I began to realize that some of these marks have a correspondence with sonagrams or graphic representations of bird song. Not just any bird song but that of the Gilbert's Whistler or the Hooded Robin which were singing in the very trees I was moving through. It was as if the song and the carbon marks of those trees were both an expression of the energy fields of that particular habitat.
- from www.johnwolseley.net
Wolseley’s work prompts me to think that writers too might do more in describing birdsong than offer a straight transliteration. Apart from anything else, this method doesn’t always succeed. I once fell foul of a mother for describing the call of a yellow wattlebird as “like strangled vomit”. She told me in no uncertain terms that her young child’s tender ears were offended by such a vulgar description.
[a little wattlebird, whose call is described by Simpson and Day as "harsh cackles"]
So in what sense can anyone see birdsong? I can only answer personally, but to me the voice of a single forest raven casually tears the sky, leaving slender, ragged black gaps. But when I hear a large group of them, perhaps fifty as I did last week, it’s as though they’re shredding the sky.
I’ve read that Jackson Pollock worked with other artists in his drip-style creations, including the famous Blue Poles. In my forest the communal ravens are Pollock in reverse, stripping rather than dripping, scratching hundreds of scrawny black holes in the heavens.
Blackbirds, by contrast, seem to embroider the dawn, their calls now thin and linear, now round and flowing. Their melodic intricacy adds delicate weight to the growing glow of the sky, as perfect and welcoming a way to wake as anything, short of a lover’s embrace. I for one can forgive them their feral status in return for that song.

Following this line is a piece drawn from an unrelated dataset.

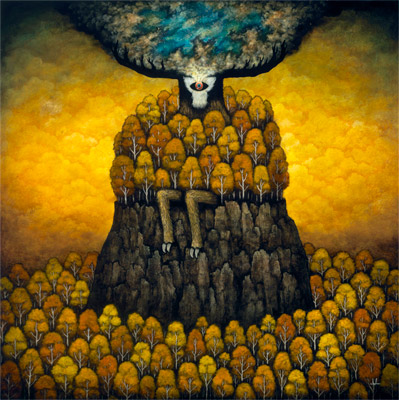 Andy_Kehoe-Bring_Forth_the_Tides_of_Night-400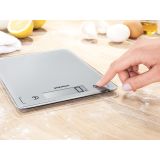 ELEKTRONSKA TEHTNICA SOEHNLE PAGE COMFORT 300 SLIM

I see other calls too: green rosellas drape their calls across the sky; clinking currawongs scissor and shear; lapwings stiletto; native-hens rasp and saw; pardalotes nip and tuck.
There are liquid visions too. Pied butcherbirds lay a flouncing, fluid layer across the sky; magpies drop globules that ripple deliciously through the heart and onwards to the horizon.
And there is so much else to see and to say, even if all attempts to convey the full feel of birdsong are vain. They are vain in the same way that transliterations are; and they fail just as impressionist painters fail; just as all art, all music, all words fall short of lassooing the wonder of life.
And what a wonderful part of life birdsong is. O Lord protect me from ever being deaf – or blind – to these befeathered angels, these celestial impressionists!